[aiur3la]

Serious question: this is the third time a exploit of this kind is publicly revealed for this app. How comes we don't see a global hack outbreak?

I mean, script kiddies would love to break millions of phones. What has stopped them from doing that so far?

[dguido]

The motivation is pretty weak. If people found a way to make money by doing this, it would be massively exploited. But the reward for breaking a bunch of phones is... self satisfaction? ok.

[x1798DE]

I don't know that people were seriously making money on most of the script kiddie shit that was going on on the internet back before ransomware and bitcoin and such (other than AV vendors), and yet it was rampant anyway. I imagine there are still people out there who do this sort of thing "for the lulz".

[dimva]

I'm not so sure. Nowadays they can focus their energies on profitable activities like ransomware or adware. If you're going to break the law to cause grief anyway, why not make some money while you're at it?

[noxToken]

Because extortion is a separate crime.

[userbinator]

It's really just a temporary and pretty easily reverted DoS, so it's more of an annoyance than anything of a serious security exploit.

[pmorici]

Sending texts isn't free. Not many people are going to be willing to pay 5 cents a pop just to piss people off on a large scale.

[canuckintime]

Sending iMessage is 'free'

[h4waii]

You can quite easily purchase unlimited outbound SMS from just about any local carrier in any part of the world for less than $20, either one time or monthly.

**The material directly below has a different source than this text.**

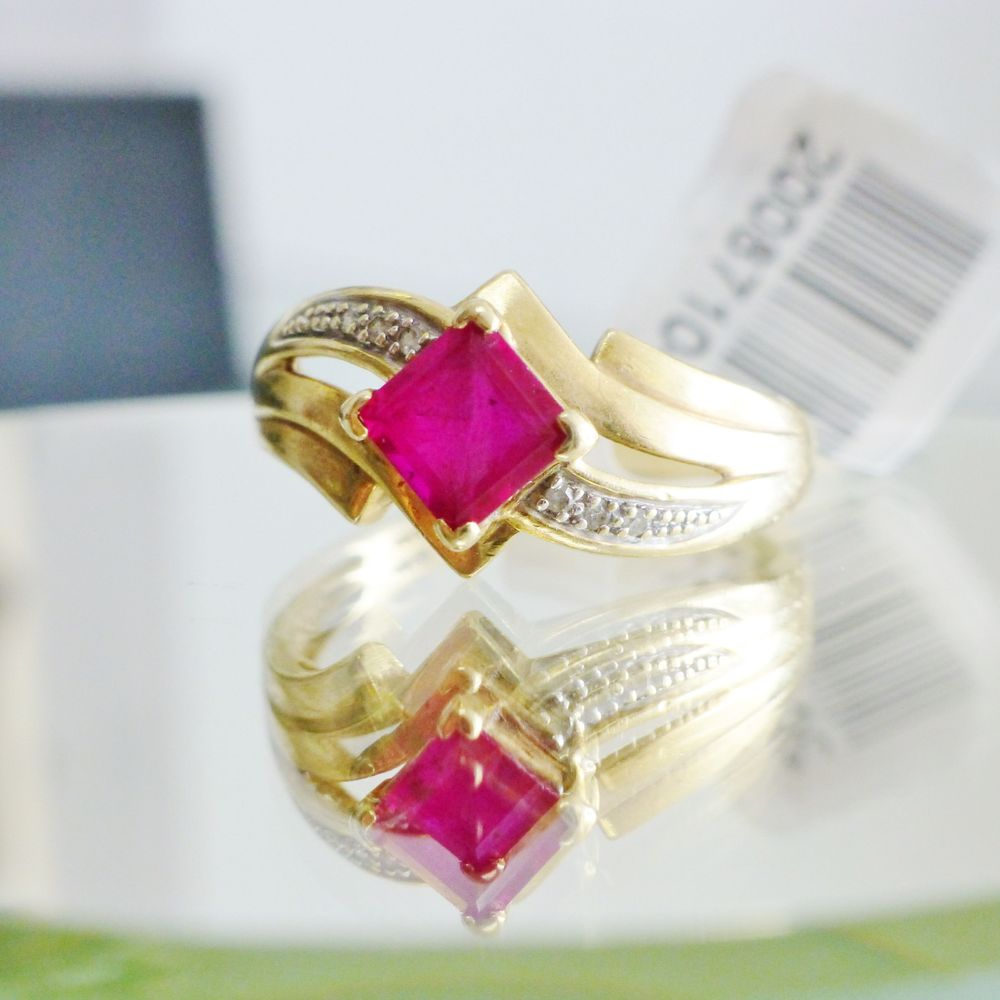 Closeup picture of a princess cut ruby prong set in a diamond accent yellow gold bypass ring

It would be very easy to mass message this to an entire country in a matter of weeks.

[feld]

Even the best script kiddie would get bloody fingers trying to type in every possible phone number or iCloud address

There's no API. No real way to automate.

[gcr]

Messages on the mac can be automated with applescript.

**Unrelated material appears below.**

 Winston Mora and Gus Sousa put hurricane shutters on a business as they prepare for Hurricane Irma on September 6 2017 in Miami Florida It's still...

    tell application "Messages"
      send "This is an iMessage" to buddy "foo@bar.com" of (service 1 whose service type is iMessage)
      send "This is an SMS" to buddy "+1234567890" of service "SMS"
    end tell

[goda90]

A robotic auto-dialer could fix that. Perhaps an app on a jailbroken phone could inject numbers into the input field?

[throwanem]

It'd be easier to automate the Messages app on an OS X device.

Another concern would be that Apple is likely to deactivate an ID used to send this kind of malicious spam at any sort of scale.

[Fnoord]

> Another concern would be that Apple is likely to deactivate an ID used to send this kind of malicious spam at any sort of scale.

Apple IDs can be easily remade. ProductIDs can be faked on a Hackintosh.

[natch]

The part you missed was: "at any sort of scale."

I'm pretty sure you would encounter ever-increasing levels of countermeasures as you tried more and more tricks at scale.

[natch]

But users will just update to the latest version if a few days, and then the juvenile fun will be over.

[twblalock]

There are a number of ways to automate text messages. That's how a lot of commercial text notifications work.